In smaller supporting parts, Sydney Patrick is a hoot as factory worker Lauren who finds she has a crush on Charlie, and Adam du Plessis makes the rugged factory worker Don, who has an issue with Lola and people who aren't "normal," both funny and touching. Fierstein's book gives the role of Don a few moments to grow as a character and du Plessis does well in portraying this man who changes over the course of the show. John Anker Bow gets a few nice moments to shine as the factory foreman George and Hayley Lampart does well as Charlie's girlfriend Nicola. The entire ensemble provide realistic portrayals of factory workers, and the six men who play Lola's Angels, who perform at the club with her, are not only extremely hardworking but also incredibly talented in their athletic and dancing abilities.

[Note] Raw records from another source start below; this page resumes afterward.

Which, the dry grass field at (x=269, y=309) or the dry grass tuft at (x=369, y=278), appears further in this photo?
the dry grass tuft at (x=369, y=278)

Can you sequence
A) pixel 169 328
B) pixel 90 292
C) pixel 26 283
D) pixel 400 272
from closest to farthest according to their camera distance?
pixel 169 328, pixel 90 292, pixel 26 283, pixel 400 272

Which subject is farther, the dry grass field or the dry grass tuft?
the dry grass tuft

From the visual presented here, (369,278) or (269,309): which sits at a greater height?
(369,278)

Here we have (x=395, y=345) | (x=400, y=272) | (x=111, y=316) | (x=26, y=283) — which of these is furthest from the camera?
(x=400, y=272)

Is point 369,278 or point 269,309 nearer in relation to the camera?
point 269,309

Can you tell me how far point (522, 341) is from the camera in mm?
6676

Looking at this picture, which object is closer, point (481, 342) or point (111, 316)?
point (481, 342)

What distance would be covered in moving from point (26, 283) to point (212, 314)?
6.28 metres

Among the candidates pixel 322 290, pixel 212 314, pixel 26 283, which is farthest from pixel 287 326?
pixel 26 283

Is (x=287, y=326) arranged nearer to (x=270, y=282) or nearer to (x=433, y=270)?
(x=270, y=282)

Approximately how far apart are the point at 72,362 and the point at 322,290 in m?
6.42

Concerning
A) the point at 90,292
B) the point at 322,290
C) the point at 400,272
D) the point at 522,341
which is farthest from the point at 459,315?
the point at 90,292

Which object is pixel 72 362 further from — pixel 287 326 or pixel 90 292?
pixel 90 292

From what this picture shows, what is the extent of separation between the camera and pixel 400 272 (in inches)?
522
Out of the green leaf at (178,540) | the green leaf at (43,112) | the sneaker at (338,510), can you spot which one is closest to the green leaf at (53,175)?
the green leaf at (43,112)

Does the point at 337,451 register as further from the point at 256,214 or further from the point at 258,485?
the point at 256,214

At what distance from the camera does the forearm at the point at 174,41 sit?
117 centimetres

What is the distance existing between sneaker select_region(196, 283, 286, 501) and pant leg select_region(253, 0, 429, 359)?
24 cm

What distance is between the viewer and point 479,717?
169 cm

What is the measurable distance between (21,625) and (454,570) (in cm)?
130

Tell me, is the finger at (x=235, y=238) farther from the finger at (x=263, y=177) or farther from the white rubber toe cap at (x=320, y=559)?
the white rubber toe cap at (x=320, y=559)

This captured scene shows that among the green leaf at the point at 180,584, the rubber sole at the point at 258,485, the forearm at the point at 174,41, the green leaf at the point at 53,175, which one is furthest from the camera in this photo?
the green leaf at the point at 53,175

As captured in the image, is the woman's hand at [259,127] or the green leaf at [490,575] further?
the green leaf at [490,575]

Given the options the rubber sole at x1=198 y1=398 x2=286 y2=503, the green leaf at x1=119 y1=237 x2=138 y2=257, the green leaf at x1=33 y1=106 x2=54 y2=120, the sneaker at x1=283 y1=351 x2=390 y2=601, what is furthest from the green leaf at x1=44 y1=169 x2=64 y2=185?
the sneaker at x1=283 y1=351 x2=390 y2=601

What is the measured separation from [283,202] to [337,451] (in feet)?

I believe the reason that Kinky Boots has become an audience favorite and such a crowd pleaser of a show is because it presents two vastly different men who come to the realization that they aren't so different after all and that they need each other to succeed. That powerful and simple message is something audiences can immediately connect to and learn from. Watching this group of characters overcome their obstacles to find success is the reason this show is such a simple joy to watch and be pulled into.
With an excellent cast, the second national tour of this Tony Winning Best Musical is both charming and humorous but also incredibly heartwarming.
Kinky Boots, through February 18th, 2018, at the Orpheum Theatre, at 203 W Adams Street, Phoenix AZ. Information on this show and upcoming Broadway at the Orpheum shows can be found at theaterleague.com/phoenix/. More information on the tour can be found at kinkybootsthetour.com.